Hubbard bands, Mott transition and deconfinement in strongly correlated systems

TL;DR

This paper explores the deconfinement phases in strongly correlated systems, analyzing the Mott transition, Hubbard subbands, and the influence of spin-liquid states across different dimensions.

Contribution

It introduces a combined approach using Kotliar-Ruckenstein representation and fractionalized spin-liquid concepts to analyze the Mott transition and Hubbard subbands.

Findings

Transition to metallic state involves condensation of a gapless boson mode.

Insulating state spectrum is affected by spinon spin-liquid spectrum.

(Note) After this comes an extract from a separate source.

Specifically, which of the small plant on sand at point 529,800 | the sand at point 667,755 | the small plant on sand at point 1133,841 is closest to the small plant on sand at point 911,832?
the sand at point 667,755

Dimensionality influences confinement and deconfinement phenomena.

Abstract

The problem of deconfinement phases in strongly correlated systems is discussed. In space-time dimension $d=3+1$, a competition of confinement and Coulomb phases occurs, but in $d=2+1$ the confining phase dominates owing to monopole proliferation, but gapless fermion excitations can change the situation. Combining the Kotliar-Ruckenstein representation and fractionalized spin-liquid deconfinement picture, the Mott transition and Hubbard subbands are treated, general expressions in the case of an arbitrary bare band spectrum being obtained. The transition into a metallic state is determined by condensation of a gapless boson mode. The spectrum picture in the insulating state is considerably influenced by the spinon spin-liquid spectrum and hidden Fermi surface.